Pienza, a town in the province of Siena, in the Val d’Orcia in Tuscany, between the towns of Montepulciano and Montalcino, is the “touchstone of Renaissance urbanism”.
In 1996, UNESCO declared the town a World Heritage Site, and in 2004 the entire valley, the Val d’Orcia, was included on the list of UNESCO’s World Cultural Landscapes.
A Renaissance jewel in the heart of Italian Tuscany, the town of Pienza was the first “ideal city” ever built, and five centuries on, its human-scale urban planning is still attracting new fans.

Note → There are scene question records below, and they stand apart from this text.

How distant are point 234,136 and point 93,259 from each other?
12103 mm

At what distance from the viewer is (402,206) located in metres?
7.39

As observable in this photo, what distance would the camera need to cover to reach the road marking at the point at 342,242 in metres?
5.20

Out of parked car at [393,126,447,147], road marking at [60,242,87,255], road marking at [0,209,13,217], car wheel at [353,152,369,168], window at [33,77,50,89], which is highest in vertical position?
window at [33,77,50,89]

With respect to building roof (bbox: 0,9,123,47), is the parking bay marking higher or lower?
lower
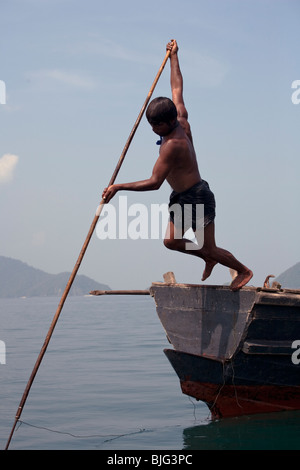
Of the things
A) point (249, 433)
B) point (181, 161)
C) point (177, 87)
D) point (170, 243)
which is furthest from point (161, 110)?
point (249, 433)

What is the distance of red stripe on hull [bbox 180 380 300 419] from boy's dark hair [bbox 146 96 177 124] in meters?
3.06

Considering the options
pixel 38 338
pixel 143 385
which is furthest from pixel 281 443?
pixel 38 338

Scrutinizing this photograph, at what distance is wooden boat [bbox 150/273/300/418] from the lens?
7484 millimetres

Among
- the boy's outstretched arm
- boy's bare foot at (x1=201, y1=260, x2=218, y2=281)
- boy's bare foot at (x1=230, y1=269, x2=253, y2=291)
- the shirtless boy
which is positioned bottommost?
boy's bare foot at (x1=230, y1=269, x2=253, y2=291)

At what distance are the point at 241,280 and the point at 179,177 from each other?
134cm

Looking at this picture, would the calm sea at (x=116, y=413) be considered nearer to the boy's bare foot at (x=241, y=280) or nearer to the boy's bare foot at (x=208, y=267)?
the boy's bare foot at (x=241, y=280)

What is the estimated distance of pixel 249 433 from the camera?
749cm

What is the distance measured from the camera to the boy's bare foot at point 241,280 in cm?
751

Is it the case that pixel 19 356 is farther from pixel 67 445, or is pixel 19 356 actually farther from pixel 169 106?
pixel 169 106

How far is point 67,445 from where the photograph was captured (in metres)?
7.67

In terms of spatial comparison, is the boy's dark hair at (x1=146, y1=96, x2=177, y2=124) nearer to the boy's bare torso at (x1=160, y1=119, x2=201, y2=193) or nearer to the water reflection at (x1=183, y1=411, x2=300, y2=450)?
the boy's bare torso at (x1=160, y1=119, x2=201, y2=193)

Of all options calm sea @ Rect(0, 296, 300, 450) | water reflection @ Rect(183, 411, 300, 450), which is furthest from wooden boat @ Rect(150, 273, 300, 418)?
calm sea @ Rect(0, 296, 300, 450)

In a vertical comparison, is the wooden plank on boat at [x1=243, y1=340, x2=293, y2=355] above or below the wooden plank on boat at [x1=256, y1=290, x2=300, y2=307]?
below

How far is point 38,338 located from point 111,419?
566 inches
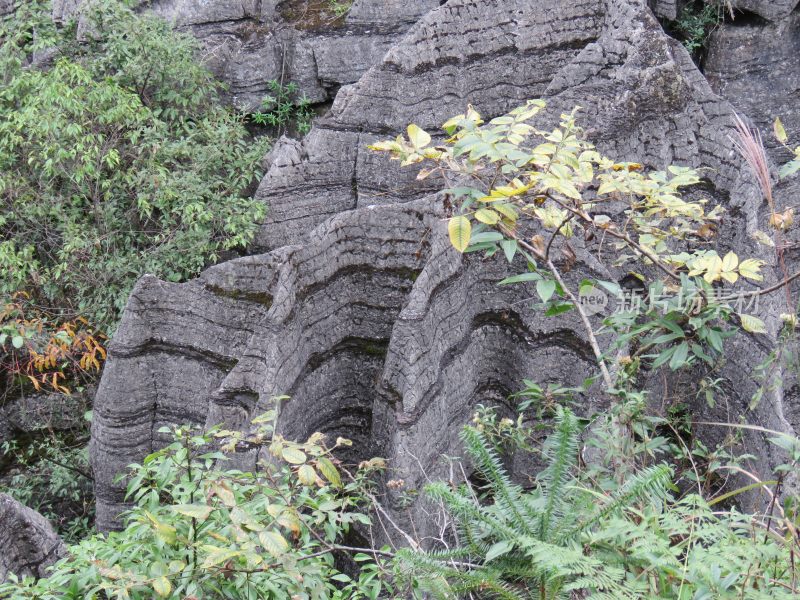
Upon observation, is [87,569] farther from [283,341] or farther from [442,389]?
[442,389]

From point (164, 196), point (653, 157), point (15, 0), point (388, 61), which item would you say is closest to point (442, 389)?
point (653, 157)

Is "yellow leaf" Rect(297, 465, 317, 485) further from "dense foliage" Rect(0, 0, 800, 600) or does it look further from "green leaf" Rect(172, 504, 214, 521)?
"green leaf" Rect(172, 504, 214, 521)

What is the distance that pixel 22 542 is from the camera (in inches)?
177

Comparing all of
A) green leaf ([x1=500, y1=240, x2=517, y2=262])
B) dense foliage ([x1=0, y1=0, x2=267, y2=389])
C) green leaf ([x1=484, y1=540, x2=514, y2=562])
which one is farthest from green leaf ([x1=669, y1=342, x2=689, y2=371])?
dense foliage ([x1=0, y1=0, x2=267, y2=389])

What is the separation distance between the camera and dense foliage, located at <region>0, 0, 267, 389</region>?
6266 millimetres

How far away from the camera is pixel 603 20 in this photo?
5059 mm

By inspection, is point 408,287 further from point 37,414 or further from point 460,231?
point 37,414

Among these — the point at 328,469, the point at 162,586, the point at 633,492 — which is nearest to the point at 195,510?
the point at 162,586

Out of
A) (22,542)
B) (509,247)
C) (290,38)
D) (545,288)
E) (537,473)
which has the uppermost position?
(290,38)

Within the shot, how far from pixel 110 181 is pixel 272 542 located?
14.7 feet

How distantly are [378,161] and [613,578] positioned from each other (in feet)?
11.7

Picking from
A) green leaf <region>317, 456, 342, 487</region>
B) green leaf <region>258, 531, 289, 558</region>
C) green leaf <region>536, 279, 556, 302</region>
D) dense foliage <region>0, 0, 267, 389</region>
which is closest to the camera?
green leaf <region>258, 531, 289, 558</region>

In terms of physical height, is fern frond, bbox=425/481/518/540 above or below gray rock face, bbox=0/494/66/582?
above

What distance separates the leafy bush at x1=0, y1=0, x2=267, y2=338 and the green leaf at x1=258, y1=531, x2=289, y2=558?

Pecorino di Pienza is considered the best pecorino produced in the Crete Senesi, a specific area within the province of Siena. Sheep were probably being raised in Tuscany since before the Etruscans and Pliny the Elder documented their presence during the Roman Age. Pecorino di Pienza, a favorite of Lorenzo il Magnifico, is a cooked-milk cheese made with whole, raw milk from sheep of the sarda breed (or possibly appenninica or sopravvissana). The sheep are raised out in the open and graze exclusively on the local flora. The aromas of rare plants that grow in the clay soil of the Crete Senesi (wormwood, meadow salsify, juniper, broom, burnet …) can be sensed in the sheep’s milk.